Dead, buried and cremated

WorkChoicesYesterday mum joined Twitter (@KayRollison). Today she’s contributed this fantastic guest post about the Liberal’s industrial relations policy. I told her Twitter would be good for her! Enjoy!

Just as well I didn’t put any money on it.  I could have sworn that the Liberal industrial relations buzz words for the 2013 election campaign would be labour productivity. But I was wrong. The buzz words turn out to be union power.

I must say I’m surprised at this. It’s not that I didn’t expect the Liberals to have an aggressive industrial relations policy. After all, deregulating the labour market and destroying the union movement are their main reasons d‘etre. And sure enough, Josh Frydenberg has come out on cue with some proposals for ‘workplace reform’ that promote individual contracts, openly attacking the award system and the unions’ central place in it. It sounds a lot like Workchoices. Frydenberg hasn’t commented further, but Alexander Downer has. And he says the reason we need this policy is ‘union power’.

So why am I surprised? Because it sounds a lot like Workchoices. And we know Workchoices is ‘dead, buried, cremated’, because Abbott told us so.

And I believed him? No, of course I didn’t. I just thought the Liberals would come up with something a bit more subtle. Something that didn’t automatically evoke ‘your rights at work’: the image of a women playing happily with her kids until she gets a phone call from her boss saying come in to work now or I’ll sack you. Remember that one?  I thought they’d go for something that didn’t look like Workchoices so that it would be easier for Abbott to look less like he was lying. Silly me.

It is ludicrous to suggest that the country is groaning under the burden of union militancy. As these posts on Grog’s Gamut show, not only hasn’t there been a wages breakout, there hasn’t even been a massive increase in days lost in industrial disputes. Downer is worried about militancy in the construction industry. And yes, there was a strike by construction workers recently – the Grocon strike by the CFMEU. One whole strike! The sky is falling.

So is there really traction in an anti-union campaign? Maybe. After all, the sort of information that Grog provides isn’t very well known; when did you last see something like that in the mainstream media? Most people find it easy to dislike unions, even when they are getting the benefit of improved pay and conditions which unions have won. We regularly seem to hear of unions these days when they’re fighting to save the entitlements of union members whose companies have gone broke. And the union movement will fight an individual contract policy whatever the slogan, so the Liberals lose nothing there by calling a spade a spade. And then there’s all the bad publicity for unions, as in the HSU (real, if you mean Kathy Jackson) and AWU (made up) scandals. But even so, most voters don’t have a memory of real union militancy, which much weakens the scare tactic value.
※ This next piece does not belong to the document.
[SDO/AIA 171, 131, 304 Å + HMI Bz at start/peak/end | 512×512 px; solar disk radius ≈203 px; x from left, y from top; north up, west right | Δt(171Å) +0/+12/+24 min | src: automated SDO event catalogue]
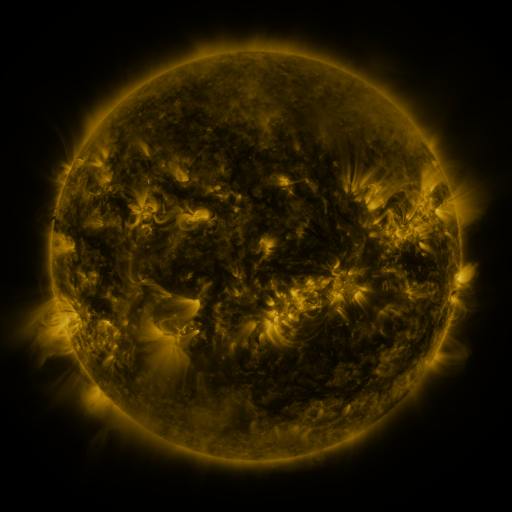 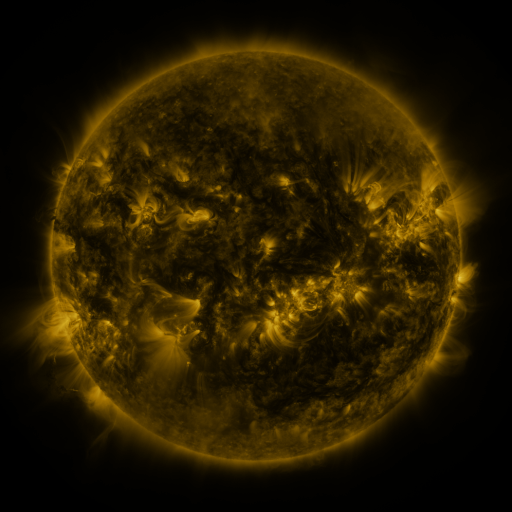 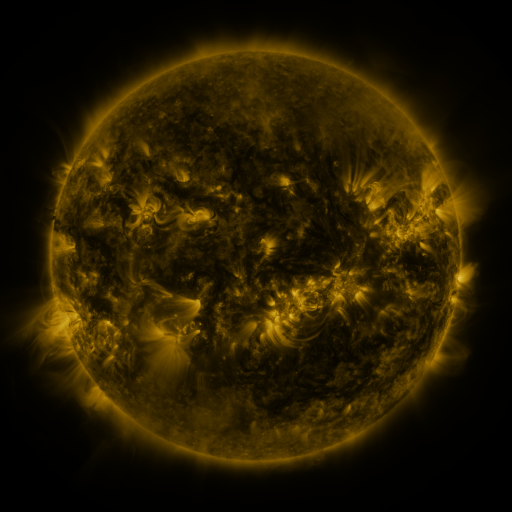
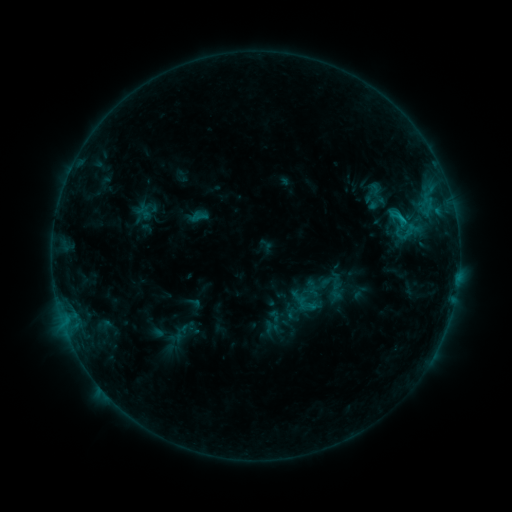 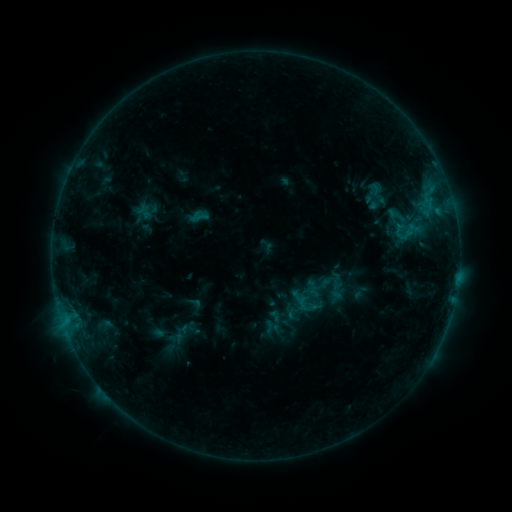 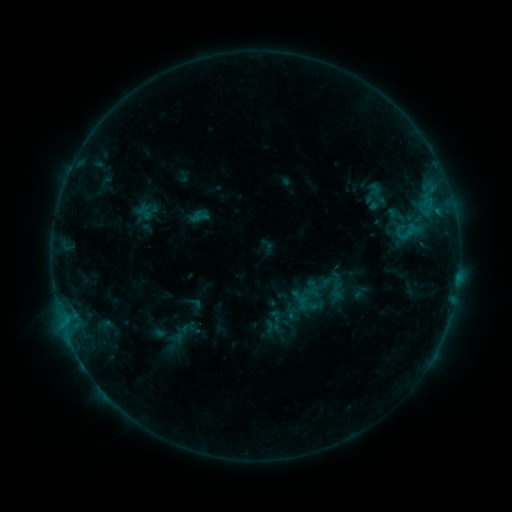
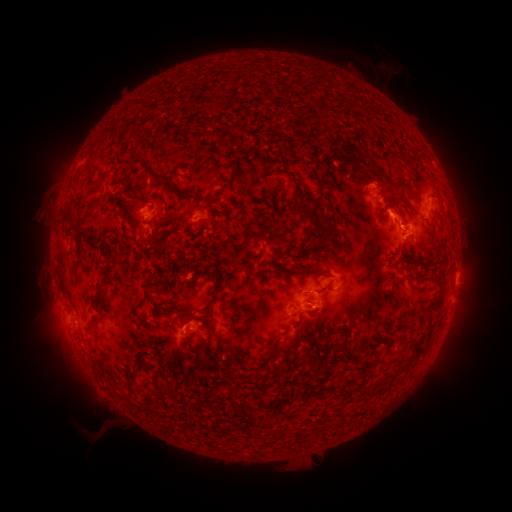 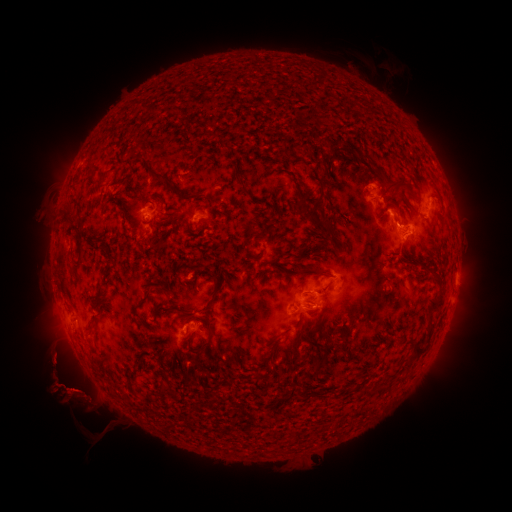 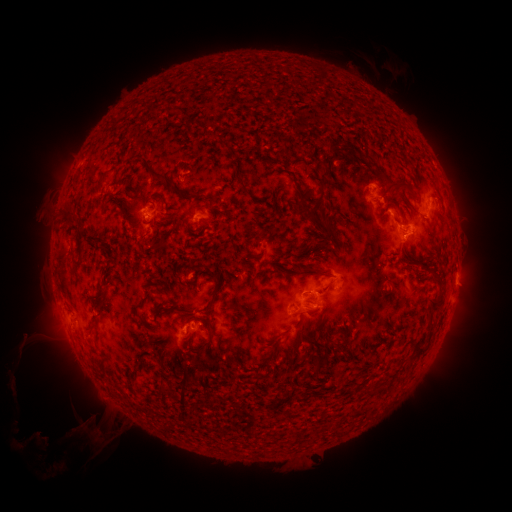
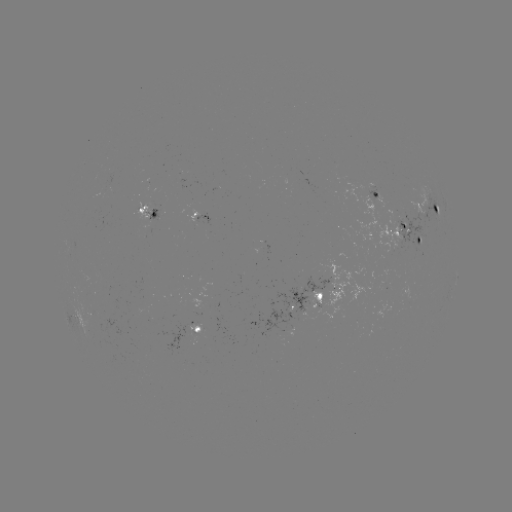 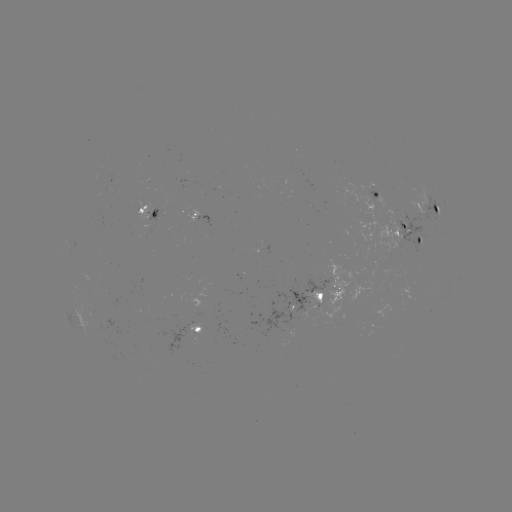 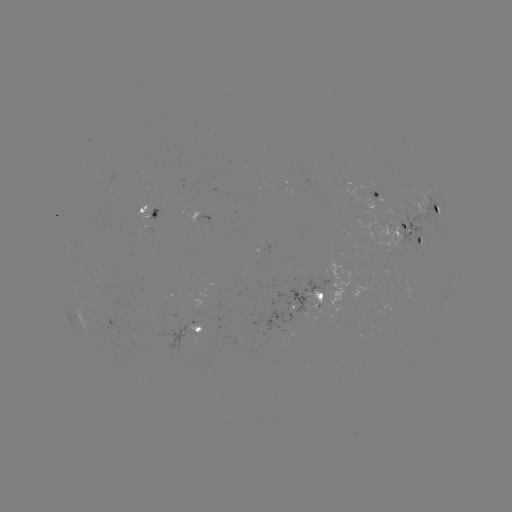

It’s so eighties.

I thought labour productivity had a much better ring to it. You can pretend that you care about the economy and the national interest. It doesn’t sound like union bashing. After all, better productivity must be in everyone’s interest. In fact, labour productivity is a complicated matter, as this further post by Grog shows. In Liberal hands, of course, it just means doing more for less – ie, fewer workers with less bargaining power, leading to poorer pay and conditions all round. It isn’t really any different to ‘union power’ and the dreaded militancy – it just sounds better.

So why go with union power? It’s partly that they can’t help themselves. Say the word ‘union’ and they see red; subtlety flies out the window. And unions do stand in the way of their cherished policy objectives. Moving even more of the share of national income from wages to profits is, as I said above, a central plank of Liberal policy – what they believe in and what their corporate supporters expect from them. And there is also a strong political motive. If you destroy the union movement, you weaken the Labor Party, perhaps fatally. (I noticed that along with the proposal for voluntary voting, the Queensland LNP wants to stop unions contributing to political parties. They say they don’t want corporations contributing either, but there’s nothing about rich individuals – go figure.) And who cares if Abbott has to back down on all that dead and buried stuff? Lying hasn’t been a problem for him so far.

But labour productivity might still get a run. It’s too much to hope that the Liberals have looked at the most recent productivity figures (see Grog’s Drum article) and concluded that they really can’t mount a decent argument on them. Or that they’ve read the Productivity Commission’s opinion that the mining boom has depressed productivity. When did mere facts get in the way of union bashing? It couldn’t be that they understand that labour productivity depends on management capability. Or that they have come to the realistic conclusion that labour productivity is a very partial economic indicator, and that multi factor productivity is actually a much more useful measure. Definitely too much to hope for. Labour productivity will pop up. You wait.

3 comments

  1. Good post – thanks.

    ‘Labour productivity’ will get a huge run, but my favourite (and theirs) is the catch-all ‘ flexibility’ – code for reduced wages and conditions. Expect to hear that echoing about the place too.